::: Data for processing

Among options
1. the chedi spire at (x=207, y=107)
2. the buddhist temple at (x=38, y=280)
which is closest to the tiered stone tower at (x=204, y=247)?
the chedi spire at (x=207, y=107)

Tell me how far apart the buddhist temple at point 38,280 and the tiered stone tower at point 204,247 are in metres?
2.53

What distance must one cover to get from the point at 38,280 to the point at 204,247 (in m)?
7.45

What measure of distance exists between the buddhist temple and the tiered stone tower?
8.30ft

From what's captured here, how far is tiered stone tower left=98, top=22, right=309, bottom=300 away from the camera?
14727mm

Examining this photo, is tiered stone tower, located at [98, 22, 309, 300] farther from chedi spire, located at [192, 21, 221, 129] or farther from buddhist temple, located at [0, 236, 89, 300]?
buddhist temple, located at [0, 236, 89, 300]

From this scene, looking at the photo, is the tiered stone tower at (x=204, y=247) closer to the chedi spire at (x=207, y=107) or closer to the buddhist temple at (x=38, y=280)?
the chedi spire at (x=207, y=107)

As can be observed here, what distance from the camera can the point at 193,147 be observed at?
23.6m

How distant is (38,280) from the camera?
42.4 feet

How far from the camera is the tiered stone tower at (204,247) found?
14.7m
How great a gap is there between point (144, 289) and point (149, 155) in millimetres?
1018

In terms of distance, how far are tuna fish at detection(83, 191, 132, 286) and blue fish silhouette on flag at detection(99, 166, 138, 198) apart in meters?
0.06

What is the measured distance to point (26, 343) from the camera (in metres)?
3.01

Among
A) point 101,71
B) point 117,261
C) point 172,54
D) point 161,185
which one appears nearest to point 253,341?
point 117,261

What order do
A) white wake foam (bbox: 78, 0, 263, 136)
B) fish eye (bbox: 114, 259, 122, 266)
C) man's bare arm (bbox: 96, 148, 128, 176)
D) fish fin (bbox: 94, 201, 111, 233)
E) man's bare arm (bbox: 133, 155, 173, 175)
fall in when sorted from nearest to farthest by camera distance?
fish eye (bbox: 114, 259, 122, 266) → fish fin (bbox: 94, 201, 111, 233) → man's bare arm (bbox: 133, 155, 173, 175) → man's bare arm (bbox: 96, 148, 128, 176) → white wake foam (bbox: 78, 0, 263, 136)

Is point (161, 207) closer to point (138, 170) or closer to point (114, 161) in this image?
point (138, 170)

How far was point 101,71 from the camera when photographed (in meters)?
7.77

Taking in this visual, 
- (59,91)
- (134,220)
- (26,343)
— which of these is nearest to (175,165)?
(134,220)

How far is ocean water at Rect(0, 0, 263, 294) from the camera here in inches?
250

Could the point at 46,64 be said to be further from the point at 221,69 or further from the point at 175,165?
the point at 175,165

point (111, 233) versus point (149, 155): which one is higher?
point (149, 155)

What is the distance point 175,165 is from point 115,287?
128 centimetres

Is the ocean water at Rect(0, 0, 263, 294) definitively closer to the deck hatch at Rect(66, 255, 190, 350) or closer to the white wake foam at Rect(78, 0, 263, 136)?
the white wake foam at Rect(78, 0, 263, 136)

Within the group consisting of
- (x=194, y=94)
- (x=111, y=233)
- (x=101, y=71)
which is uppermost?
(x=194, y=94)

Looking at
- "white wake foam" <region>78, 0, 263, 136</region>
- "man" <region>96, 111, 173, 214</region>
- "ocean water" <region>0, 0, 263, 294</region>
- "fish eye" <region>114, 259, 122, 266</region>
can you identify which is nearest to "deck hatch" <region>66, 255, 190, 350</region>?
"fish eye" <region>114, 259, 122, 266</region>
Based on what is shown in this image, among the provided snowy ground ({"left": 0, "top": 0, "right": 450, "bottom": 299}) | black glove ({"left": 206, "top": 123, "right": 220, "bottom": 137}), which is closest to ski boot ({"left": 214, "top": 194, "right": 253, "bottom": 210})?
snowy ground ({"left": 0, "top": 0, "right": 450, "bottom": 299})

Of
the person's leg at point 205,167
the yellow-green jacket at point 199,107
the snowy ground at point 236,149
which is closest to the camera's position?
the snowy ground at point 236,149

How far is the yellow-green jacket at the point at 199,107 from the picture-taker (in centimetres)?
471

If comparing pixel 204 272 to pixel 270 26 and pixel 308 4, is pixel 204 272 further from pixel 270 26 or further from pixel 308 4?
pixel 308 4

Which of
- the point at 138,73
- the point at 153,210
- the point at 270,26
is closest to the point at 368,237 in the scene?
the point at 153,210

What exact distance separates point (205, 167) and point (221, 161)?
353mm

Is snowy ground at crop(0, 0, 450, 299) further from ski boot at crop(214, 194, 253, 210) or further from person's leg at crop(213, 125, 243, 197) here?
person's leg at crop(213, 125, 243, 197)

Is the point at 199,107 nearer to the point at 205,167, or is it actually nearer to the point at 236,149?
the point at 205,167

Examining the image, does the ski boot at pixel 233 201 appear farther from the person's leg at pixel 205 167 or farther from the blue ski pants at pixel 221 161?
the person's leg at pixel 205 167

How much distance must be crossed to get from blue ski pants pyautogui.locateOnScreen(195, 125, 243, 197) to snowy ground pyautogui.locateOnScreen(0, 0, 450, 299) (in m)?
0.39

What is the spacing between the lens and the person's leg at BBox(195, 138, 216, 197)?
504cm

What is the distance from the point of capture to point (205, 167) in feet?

::::::

Reproduce every one of the entries above word for word, keeping their order and changing nothing.

Among options
1. the chedi spire at (x=207, y=107)
2. the buddhist temple at (x=38, y=280)
which is closest to the tiered stone tower at (x=204, y=247)?
the chedi spire at (x=207, y=107)

Tell me how far apart the buddhist temple at point 38,280 and the tiered stone tower at point 204,247 are in metres?
2.53

What distance must one cover to get from the point at 38,280 to the point at 204,247 (in m)?
7.45

What measure of distance exists between the buddhist temple and the tiered stone tower?
8.30ft

From what's captured here, how far is tiered stone tower left=98, top=22, right=309, bottom=300 away from the camera?
14727mm

Examining this photo, is tiered stone tower, located at [98, 22, 309, 300] farther from chedi spire, located at [192, 21, 221, 129] or farther from buddhist temple, located at [0, 236, 89, 300]?
buddhist temple, located at [0, 236, 89, 300]

From this scene, looking at the photo, is the tiered stone tower at (x=204, y=247) closer to the chedi spire at (x=207, y=107) or closer to the buddhist temple at (x=38, y=280)?
the chedi spire at (x=207, y=107)

As can be observed here, what distance from the camera can the point at 193,147 be observed at?
23.6m

How distant is (38,280) from the camera?
42.4 feet

How far from the camera is the tiered stone tower at (204,247) found?
14.7m
How great a gap is there between point (144, 289) and point (149, 155) in millimetres?
1018

In terms of distance, how far are tuna fish at detection(83, 191, 132, 286) and blue fish silhouette on flag at detection(99, 166, 138, 198) apart in meters?
0.06

What is the measured distance to point (26, 343) from the camera (in metres)?
3.01

Among
A) point 101,71
B) point 117,261
C) point 172,54
D) point 161,185
which one appears nearest to point 253,341?
point 117,261

What order do
A) white wake foam (bbox: 78, 0, 263, 136)
B) fish eye (bbox: 114, 259, 122, 266)
C) man's bare arm (bbox: 96, 148, 128, 176)
D) fish fin (bbox: 94, 201, 111, 233)
E) man's bare arm (bbox: 133, 155, 173, 175)
fall in when sorted from nearest to farthest by camera distance?
fish eye (bbox: 114, 259, 122, 266) → fish fin (bbox: 94, 201, 111, 233) → man's bare arm (bbox: 133, 155, 173, 175) → man's bare arm (bbox: 96, 148, 128, 176) → white wake foam (bbox: 78, 0, 263, 136)

Is point (161, 207) closer to point (138, 170) or closer to point (114, 161) in this image?
point (138, 170)

How far was point 101,71 from the camera when photographed (in meters)?
7.77

Taking in this visual, 
- (59,91)
- (134,220)
- (26,343)
— which of these is nearest to (175,165)?
(134,220)

How far is ocean water at Rect(0, 0, 263, 294) from the camera here in inches?
250

Could the point at 46,64 be said to be further from the point at 221,69 or further from the point at 175,165?
the point at 175,165

point (111, 233) versus point (149, 155): which one is higher?
point (149, 155)

What is the distance point 175,165 is from point 115,287?
128 centimetres

Is the ocean water at Rect(0, 0, 263, 294) definitively closer to the deck hatch at Rect(66, 255, 190, 350) or closer to the white wake foam at Rect(78, 0, 263, 136)?
the white wake foam at Rect(78, 0, 263, 136)

Within the group consisting of
- (x=194, y=94)
- (x=111, y=233)
- (x=101, y=71)
which is uppermost?
(x=194, y=94)

Looking at
- "white wake foam" <region>78, 0, 263, 136</region>
- "man" <region>96, 111, 173, 214</region>
- "ocean water" <region>0, 0, 263, 294</region>
- "fish eye" <region>114, 259, 122, 266</region>
can you identify which is nearest to "deck hatch" <region>66, 255, 190, 350</region>?
"fish eye" <region>114, 259, 122, 266</region>
Based on what is shown in this image, among the provided snowy ground ({"left": 0, "top": 0, "right": 450, "bottom": 299}) | black glove ({"left": 206, "top": 123, "right": 220, "bottom": 137}), which is closest to ski boot ({"left": 214, "top": 194, "right": 253, "bottom": 210})?
snowy ground ({"left": 0, "top": 0, "right": 450, "bottom": 299})

Of
the person's leg at point 205,167
the yellow-green jacket at point 199,107
the snowy ground at point 236,149
which is closest to the camera's position?
the snowy ground at point 236,149

How far is the yellow-green jacket at the point at 199,107 from the picture-taker (in centimetres)?
471

If comparing pixel 204 272 to pixel 270 26 and pixel 308 4, is pixel 204 272 further from pixel 270 26 or further from pixel 308 4?
pixel 308 4

Which of
- the point at 138,73
- the point at 153,210
- the point at 270,26
is closest to the point at 368,237 in the scene?
the point at 153,210

What exact distance separates point (205, 167) and point (221, 161)?
353mm

Is snowy ground at crop(0, 0, 450, 299) further from ski boot at crop(214, 194, 253, 210) or further from person's leg at crop(213, 125, 243, 197) here?
person's leg at crop(213, 125, 243, 197)

Is the point at 199,107 nearer to the point at 205,167, or is it actually nearer to the point at 236,149?
the point at 205,167

Examining the image, does the ski boot at pixel 233 201 appear farther from the person's leg at pixel 205 167 or farther from the blue ski pants at pixel 221 161?
the person's leg at pixel 205 167

How much distance must be crossed to get from blue ski pants pyautogui.locateOnScreen(195, 125, 243, 197) to snowy ground pyautogui.locateOnScreen(0, 0, 450, 299) (in m)?
0.39

What is the spacing between the lens and the person's leg at BBox(195, 138, 216, 197)?
504cm

What is the distance from the point of capture to point (205, 167) in feet?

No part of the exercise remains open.